Clarkson Common Conversations engage the campus community in the shared intellectual exploration of ideas around a theme or concepts inspired by a common read, traditionally a book. The chosen reading is tied to current issues and the Clarkson curriculum through group discussions. These discussions and the associated Van Sickle Endowed Lecture, with invited guest speakers who reflect on the readings, are held during Convocation/Orientation weekend, the official opening of the academic year.
The Kenneth J. and Irla Van Sickle Endowed Lectureship was established in 1992 through generous bequests from the estates of Kenneth and Irla Van Sickle of Shortsville, N.Y. The Van Sickles shared interests in photography, gardening, nature and stamp collecting. During their long and active lives, the Van Sickles were dedicated to hard work, placing great value on education, particularly higher education.

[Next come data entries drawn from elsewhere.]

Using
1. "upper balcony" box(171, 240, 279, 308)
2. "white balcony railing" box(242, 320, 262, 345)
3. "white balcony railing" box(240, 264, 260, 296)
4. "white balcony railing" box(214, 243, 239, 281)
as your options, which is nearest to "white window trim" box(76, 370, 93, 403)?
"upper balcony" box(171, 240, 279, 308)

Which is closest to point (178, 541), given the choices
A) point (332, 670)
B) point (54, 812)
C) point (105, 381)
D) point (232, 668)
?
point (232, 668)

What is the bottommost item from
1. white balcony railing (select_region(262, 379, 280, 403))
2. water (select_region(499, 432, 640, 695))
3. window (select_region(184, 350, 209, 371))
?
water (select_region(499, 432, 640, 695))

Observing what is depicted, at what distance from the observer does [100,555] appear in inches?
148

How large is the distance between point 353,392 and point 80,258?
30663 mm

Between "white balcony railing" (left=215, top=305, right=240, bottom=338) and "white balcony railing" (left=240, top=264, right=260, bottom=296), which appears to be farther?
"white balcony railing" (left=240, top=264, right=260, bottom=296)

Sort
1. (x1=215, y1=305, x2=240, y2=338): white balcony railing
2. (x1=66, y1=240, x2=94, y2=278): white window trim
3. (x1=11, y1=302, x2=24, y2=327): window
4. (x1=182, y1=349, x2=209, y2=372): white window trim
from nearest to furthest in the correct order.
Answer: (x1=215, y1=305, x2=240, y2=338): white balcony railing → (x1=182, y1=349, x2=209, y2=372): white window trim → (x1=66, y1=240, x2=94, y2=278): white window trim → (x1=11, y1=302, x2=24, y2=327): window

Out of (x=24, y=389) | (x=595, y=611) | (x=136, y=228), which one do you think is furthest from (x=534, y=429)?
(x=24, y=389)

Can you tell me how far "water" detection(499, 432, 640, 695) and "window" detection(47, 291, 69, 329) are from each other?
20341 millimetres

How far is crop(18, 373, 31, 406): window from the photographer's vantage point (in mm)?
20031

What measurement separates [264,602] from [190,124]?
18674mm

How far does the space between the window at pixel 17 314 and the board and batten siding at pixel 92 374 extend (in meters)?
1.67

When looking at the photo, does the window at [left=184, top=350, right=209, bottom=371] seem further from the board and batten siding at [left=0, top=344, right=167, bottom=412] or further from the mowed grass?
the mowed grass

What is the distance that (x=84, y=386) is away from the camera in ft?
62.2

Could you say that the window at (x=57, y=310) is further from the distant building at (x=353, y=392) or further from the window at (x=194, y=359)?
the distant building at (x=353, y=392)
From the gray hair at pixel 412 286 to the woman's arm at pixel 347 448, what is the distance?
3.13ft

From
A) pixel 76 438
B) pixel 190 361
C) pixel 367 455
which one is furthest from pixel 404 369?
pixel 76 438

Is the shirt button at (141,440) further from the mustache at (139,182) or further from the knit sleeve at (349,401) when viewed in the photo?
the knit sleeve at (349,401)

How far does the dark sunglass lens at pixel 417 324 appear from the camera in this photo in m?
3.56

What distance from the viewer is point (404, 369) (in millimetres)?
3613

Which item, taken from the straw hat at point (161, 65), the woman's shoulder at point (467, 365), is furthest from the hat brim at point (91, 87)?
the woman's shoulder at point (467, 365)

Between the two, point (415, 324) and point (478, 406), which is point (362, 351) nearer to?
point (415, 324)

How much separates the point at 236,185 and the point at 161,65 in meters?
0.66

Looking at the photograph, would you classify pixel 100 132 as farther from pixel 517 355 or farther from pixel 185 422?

This year we launch our discussions from The Devil's Highway by Luis Alberto Urrea.
Friday, August 30th, 6-7 pm in the IRC
The Van Sickle Endowed Lecture with Luis Alberto Urrea
All Clarkson students, families, faculty, and staff are welcome to attend.
Meet the Author
Friday, August 30th, 4-5 pm at the University Bookstore
Mr. Urrea will be available for book signing
Join the Conversation
Saturday, August 31st, 3:45-4:45 pm
New Student Orientation Discussion Groups
All first year students will be assigned a session to attend.
In May 2001, a group of twenty-six men attempted to cross the Mexican border into the desert of Southern Arizona, led into the deadly region known as the "Devil's Highway" by 'Coyotes'. Luis Alberto Urrea delivers an investigative report of what happened to these men on this harrowing journey, where only 12 made it safely across. He takes us back to the small towns and unpaved cities south of the border, where the poor fall prey to dreams of a better life and sinister promises of smugglers. We meet the men who will decide to make the crossing, and learn about the circumstances and events that prevent them from reaching their destination. Urrea's story is a well-crafted mix of first-person testimony, geographic history, cultural and economic analysis, and poetry. His story reminds us that immigration is a complicated and pressing moral, socioeconomic, and political issue.